Research has shown that tea tree oil (TTO) is also proven to be an effective fungicidal agent against dermatophytes (Pisseri et al, 2009). A study published in the International Journal of Phytotherapy and Phytopharmacology tested two groups of 30 horses infected with ringworm. They were treated with a mixture composed of 25% TTO in sweet almond oil, and enilconazole washes respectively for 15 days. After 30 days all horses were tested for dermatophytes and showed complete clinical healing (Pisseri et al, 2009). This mixture can be recreated by combining 100% pure TTO and sweet almond oil at a ratio of 1:3. Both ingredients are readily available for purchase in most health stores and pharmacies within Ireland and the UK (ie. Holland and Barrett, Evergreen.ie, Boots, etc.).
This method of treatment may be of interest for clients who may be deterred by the cost or who prefer a holistic approach to treatment. A benefit is that treatment can begin immediately if ringworm is suspected, but a definitive diagnosis has not yet been reached (Pisseri et al, 2009).
In cases where the infection has not fully cleared or the horse is only admitted for a short time, the responsibility of treating the infection will fall to the client. VNs must be able to advise the client on how to apply the prescribed medication, as well as cleaning and disinfecting their own premises in order to manage infection and prevent transmission. Below are a few points that should be emphasised when offering advice on the treatment and prevention of ringworm.
Wear disposable gloves when handling the horse until the infection has cleared.
Do not use grooming equipment, tack etc. from this horse on other horses.
Keep the horse in a separate stall or field and avoid direct contact with other horses until the infection has cleared.
It is beneficial to let the horse out on sunny days, as the ultraviolet light from bright sunlight can help kill the spores (Dillon, 2014).
Clean and disinfect all in-contact surfaces and items with a 1:40 diluted bleach and water solution i.e. stables, grooming equipment, gates, saddles, etc.

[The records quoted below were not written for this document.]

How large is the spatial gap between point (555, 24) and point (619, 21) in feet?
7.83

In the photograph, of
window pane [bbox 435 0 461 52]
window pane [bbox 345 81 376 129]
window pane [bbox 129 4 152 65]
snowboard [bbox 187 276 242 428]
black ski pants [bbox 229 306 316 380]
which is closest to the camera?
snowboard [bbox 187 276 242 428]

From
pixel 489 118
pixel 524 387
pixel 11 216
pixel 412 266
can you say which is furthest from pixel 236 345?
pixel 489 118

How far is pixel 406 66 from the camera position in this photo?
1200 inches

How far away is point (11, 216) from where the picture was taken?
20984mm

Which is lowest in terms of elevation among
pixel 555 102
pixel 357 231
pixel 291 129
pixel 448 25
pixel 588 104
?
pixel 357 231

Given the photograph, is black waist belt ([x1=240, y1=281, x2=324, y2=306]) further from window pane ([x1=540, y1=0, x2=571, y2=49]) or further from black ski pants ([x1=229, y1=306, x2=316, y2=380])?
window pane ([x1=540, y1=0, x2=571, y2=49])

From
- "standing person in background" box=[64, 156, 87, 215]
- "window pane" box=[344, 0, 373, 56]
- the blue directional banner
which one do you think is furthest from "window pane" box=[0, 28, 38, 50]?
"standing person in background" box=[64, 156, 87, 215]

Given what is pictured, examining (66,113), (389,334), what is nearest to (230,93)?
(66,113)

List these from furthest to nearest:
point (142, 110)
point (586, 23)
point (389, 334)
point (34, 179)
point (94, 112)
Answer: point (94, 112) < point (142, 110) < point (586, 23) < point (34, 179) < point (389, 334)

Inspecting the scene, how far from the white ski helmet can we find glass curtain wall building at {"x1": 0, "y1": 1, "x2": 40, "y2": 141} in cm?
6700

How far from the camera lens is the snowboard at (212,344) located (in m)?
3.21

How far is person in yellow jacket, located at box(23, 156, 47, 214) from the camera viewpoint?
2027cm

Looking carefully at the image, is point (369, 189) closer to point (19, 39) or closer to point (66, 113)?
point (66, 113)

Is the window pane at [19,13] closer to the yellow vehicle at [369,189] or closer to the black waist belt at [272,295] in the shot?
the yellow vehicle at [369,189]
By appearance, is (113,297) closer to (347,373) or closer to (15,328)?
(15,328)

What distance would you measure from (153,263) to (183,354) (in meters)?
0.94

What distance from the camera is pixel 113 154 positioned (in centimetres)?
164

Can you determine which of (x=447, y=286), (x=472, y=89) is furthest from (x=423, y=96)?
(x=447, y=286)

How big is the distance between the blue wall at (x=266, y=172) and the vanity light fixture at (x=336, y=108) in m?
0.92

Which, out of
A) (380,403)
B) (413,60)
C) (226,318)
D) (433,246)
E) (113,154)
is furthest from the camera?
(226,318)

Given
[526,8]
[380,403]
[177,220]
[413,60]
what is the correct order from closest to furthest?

Inspect all in-contact horses for signs of ringworm infection.
Avoid moving the horse onto other premises until the infection is cleared.
Wash hands frequently when handling infected horses.
Although ringworm is a very common skin disease in horses, it is highly contagious with the potential to cause major outbreaks. It is important that VNs are able to identify clinical signs early and act accordingly to prevent transmission to other patients. Optimal hygiene standards must be maintained and re-evaluated frequently to ensure the effective biocontainment of infectious diseases. VNs must have good knowledge of the disease processes in order to select appropriate interventions and implement hygiene protocols specific to the care of individual patients.